→ Set exercise:
List every word that is set in quotation marks in the text on conservation and digital imaging below.

== Text shown

Digital imaging and conservation: model guidelines.
ARTIFACTS ARE NOW BEING INCLUDED in digital imaging projects at an increasing rate. Digital imaging staff are rarely experienced in the handling or disposition of artifacts and often regard the artifact as being "preserved" simply through the act of . The guidelines refer to some of the problems likely to be encountered in the intersection of conservation and digitization and make some recommendations on procedures designed to address them.
The following examination of the intersection of conservation and digital imaging is drawn from guidelines proposed at the Cornell University Library. The words "conservation" and "digitization" represent two different philosophies and seem to operate in different worlds. Yet, an increasing number of digitization projects involve rare and unique materials, and scanning is often undertaken by staff who lack experience in the handling of artifacts. Sometimes attention is focused so intently on the technical requirements needed to produce and store viable images that ensuring competent care and secure housing for the artifact is given inadequate consideration.

====
== Data records

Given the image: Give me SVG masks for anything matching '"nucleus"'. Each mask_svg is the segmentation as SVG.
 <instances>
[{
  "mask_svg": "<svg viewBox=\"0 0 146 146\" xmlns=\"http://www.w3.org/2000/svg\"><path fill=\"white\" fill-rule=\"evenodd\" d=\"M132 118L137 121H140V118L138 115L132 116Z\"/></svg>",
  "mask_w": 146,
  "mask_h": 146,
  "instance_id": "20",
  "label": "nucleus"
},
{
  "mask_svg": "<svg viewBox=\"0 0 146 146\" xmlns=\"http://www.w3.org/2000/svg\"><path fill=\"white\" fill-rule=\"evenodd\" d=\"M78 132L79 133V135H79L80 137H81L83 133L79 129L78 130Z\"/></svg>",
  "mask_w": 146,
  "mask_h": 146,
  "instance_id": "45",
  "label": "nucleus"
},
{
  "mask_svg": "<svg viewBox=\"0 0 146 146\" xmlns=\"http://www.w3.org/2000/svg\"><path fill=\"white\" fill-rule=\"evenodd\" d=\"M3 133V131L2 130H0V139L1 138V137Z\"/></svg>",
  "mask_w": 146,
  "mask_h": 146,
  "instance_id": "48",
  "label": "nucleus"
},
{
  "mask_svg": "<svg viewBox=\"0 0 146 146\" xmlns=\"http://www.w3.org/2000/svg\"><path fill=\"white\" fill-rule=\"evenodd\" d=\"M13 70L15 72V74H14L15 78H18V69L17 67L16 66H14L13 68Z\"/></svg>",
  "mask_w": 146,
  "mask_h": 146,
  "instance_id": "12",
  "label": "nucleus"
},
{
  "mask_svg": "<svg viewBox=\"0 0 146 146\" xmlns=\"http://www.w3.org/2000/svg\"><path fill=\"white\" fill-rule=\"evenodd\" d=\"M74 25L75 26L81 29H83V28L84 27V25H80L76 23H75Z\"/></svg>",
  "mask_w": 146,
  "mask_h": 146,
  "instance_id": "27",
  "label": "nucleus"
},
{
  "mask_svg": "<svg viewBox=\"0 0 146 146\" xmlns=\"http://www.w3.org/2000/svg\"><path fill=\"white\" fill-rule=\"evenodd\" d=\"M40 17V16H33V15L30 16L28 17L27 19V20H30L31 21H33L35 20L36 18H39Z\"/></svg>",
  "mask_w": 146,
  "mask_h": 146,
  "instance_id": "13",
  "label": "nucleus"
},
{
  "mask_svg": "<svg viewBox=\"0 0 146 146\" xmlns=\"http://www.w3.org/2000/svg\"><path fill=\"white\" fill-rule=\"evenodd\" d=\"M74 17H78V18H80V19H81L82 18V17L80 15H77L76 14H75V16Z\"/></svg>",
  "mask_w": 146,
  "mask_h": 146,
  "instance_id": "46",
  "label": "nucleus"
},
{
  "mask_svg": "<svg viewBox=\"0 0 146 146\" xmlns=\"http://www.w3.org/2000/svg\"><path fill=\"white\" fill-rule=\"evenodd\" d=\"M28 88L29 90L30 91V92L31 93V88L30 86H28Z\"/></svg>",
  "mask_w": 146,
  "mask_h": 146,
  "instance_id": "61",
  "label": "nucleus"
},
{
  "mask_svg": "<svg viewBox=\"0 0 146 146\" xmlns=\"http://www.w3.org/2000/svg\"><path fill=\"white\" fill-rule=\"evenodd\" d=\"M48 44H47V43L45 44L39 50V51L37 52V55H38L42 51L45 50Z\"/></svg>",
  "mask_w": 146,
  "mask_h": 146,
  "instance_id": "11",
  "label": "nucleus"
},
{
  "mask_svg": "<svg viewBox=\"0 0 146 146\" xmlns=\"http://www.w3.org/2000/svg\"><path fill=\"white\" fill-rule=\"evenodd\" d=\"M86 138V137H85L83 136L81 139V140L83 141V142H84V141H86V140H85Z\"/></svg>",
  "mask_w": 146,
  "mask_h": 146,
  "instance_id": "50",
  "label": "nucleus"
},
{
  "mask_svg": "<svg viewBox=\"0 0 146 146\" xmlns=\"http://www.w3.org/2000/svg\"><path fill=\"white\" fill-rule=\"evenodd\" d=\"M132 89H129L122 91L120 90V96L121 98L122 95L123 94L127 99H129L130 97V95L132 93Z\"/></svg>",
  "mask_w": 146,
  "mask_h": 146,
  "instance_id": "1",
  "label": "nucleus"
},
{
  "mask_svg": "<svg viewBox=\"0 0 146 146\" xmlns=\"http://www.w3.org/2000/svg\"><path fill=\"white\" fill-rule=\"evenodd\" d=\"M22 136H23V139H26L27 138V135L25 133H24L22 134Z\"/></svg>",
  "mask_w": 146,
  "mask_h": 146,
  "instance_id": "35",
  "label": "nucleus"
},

====

→ Correct result:
preserved, conservation, digitization